Report

Pollu-X prides itself in its global efforts to reduce pollution for both environmental reasons as well as wellness reasons. After a series of analyses and careful consideration, it is recommended that the company monitor three specific aspects of a country in order to successfully predict a large portion of its pollution index score: the median age of the population, population density, and fossil fuel consumption as a percentage of total energy consumption (Appendix A). While these factors do not have a causal relationship with the pollution index score, it is clear that the combination of these can indicate shifts in the pollution levels. Therefore, it is important that each factor be analyzed in order to detect current countries with potentially risky levels of pollution, and consistently monitored to predict which countries are moving towards these unsafe levels of pollution.

The pollution index of a country is composed of a variety of factors and equations which are not currently available, but the model is significant for our purpose. The model derived from this analysis shows age has the highest weight in predicting the levels of pollution in a country, followed by fossil fuel consumption, then population density (Appendix A).

Predicting which countries are reaching unsafe levels will help our company to thrive while simultaneously contributing to a higher cause. This model can aid us in broadening our knowledge and help us to expand our reach. This model can be utilized with a 95% confidence level in which over 40% of the pollution level can be predicted (Appendix B).

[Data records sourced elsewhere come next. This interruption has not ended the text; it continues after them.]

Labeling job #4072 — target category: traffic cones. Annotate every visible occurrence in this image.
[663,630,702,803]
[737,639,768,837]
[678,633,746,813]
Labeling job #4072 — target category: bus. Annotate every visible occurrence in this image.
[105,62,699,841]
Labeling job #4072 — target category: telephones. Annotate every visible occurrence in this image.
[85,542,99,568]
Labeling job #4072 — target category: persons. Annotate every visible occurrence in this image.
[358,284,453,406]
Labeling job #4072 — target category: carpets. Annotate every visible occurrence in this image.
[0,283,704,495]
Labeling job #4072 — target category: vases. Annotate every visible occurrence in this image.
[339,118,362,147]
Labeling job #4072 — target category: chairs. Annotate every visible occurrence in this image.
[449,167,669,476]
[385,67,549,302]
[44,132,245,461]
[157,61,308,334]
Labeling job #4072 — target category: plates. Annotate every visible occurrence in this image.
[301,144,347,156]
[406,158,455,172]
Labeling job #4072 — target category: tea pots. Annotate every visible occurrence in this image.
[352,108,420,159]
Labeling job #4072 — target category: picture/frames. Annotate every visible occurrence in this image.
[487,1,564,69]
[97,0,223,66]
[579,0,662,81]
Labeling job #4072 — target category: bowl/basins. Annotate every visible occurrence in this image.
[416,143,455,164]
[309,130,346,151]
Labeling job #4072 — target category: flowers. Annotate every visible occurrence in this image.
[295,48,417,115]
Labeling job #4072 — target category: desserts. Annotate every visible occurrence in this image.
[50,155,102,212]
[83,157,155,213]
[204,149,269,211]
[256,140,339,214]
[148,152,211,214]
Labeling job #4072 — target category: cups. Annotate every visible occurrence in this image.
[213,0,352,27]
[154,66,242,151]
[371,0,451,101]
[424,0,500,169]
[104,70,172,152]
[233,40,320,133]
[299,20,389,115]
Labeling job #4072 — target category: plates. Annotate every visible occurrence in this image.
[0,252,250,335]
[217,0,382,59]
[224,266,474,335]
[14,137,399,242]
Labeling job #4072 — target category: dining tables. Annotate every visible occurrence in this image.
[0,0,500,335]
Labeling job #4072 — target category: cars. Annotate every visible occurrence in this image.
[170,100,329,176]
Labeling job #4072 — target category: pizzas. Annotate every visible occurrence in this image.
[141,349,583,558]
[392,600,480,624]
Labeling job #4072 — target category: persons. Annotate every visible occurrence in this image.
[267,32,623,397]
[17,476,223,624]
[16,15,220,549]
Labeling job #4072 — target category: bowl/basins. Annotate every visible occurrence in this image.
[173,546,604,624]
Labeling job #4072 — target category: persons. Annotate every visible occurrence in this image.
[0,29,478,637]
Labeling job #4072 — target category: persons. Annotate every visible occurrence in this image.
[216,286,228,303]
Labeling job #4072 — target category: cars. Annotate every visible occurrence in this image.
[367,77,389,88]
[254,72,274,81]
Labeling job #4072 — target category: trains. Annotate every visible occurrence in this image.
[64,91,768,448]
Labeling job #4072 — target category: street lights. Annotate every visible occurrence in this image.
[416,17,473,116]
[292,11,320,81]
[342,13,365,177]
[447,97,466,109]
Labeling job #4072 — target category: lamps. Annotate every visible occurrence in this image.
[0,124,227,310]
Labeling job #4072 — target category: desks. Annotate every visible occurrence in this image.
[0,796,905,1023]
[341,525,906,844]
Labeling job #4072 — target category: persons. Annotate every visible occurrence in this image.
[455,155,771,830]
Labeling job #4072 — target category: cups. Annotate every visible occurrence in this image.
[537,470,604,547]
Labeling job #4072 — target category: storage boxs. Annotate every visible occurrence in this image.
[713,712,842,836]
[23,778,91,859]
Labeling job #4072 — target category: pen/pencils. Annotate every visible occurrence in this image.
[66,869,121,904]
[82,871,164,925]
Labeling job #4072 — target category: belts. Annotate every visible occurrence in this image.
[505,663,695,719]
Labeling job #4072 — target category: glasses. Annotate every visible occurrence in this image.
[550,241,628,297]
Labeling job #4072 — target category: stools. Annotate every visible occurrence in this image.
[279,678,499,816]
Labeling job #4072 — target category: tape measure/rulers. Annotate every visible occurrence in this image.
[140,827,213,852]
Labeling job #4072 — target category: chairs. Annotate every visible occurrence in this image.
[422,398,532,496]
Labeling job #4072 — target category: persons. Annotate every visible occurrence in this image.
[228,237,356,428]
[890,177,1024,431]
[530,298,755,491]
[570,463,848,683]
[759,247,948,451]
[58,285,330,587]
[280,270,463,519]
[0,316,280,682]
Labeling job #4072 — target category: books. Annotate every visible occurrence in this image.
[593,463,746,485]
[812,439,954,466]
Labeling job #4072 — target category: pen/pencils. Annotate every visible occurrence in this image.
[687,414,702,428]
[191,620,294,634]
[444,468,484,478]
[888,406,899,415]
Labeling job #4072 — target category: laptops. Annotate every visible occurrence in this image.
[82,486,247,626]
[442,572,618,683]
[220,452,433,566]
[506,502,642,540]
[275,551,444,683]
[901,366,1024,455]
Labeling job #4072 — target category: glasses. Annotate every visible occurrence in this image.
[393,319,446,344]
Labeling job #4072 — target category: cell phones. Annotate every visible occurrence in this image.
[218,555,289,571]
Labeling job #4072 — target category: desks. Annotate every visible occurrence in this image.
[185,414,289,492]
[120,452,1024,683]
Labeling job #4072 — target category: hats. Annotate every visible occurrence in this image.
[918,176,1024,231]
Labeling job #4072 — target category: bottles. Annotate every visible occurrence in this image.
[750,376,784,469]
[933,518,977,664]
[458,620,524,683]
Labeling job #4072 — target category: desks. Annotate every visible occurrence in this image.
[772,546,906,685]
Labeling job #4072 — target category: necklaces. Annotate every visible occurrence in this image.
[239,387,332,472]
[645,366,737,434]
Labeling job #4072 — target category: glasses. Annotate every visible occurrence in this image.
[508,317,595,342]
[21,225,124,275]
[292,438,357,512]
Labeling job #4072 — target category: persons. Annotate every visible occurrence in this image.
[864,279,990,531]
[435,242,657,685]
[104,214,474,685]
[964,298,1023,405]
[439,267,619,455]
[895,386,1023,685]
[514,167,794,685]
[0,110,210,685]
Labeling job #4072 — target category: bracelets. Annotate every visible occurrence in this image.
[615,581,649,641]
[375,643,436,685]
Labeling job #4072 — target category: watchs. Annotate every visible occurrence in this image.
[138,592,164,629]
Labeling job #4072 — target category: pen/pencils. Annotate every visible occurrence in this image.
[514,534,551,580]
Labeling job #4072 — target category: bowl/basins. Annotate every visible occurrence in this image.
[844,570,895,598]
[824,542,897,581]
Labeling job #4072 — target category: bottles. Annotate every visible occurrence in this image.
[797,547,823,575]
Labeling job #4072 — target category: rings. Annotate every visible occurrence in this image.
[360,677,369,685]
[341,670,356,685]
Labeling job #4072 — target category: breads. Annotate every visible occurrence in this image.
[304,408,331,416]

The data sets alone have little significance toward contributing toward our purpose; however, the connection among the four variables is considerably larger.

It is crucial that our company consider the strength of the model in order to fulfill our purpose. It is significant in indicating the pollution index score. Other factors proved to be less significant throughout the process. By embracing this, Pollu-X can grow dramatically and make a global difference.

Appendix A

The model constructed from the analysis to indicate pollution index levels per country is as follows, where P is population density, F is fossil fuel consumption as a percentage of total energy consumption, and A is the median age of the population:

Y = 101.4248 + 0.0219(P) + 0.2490(F) - 1.9445(A)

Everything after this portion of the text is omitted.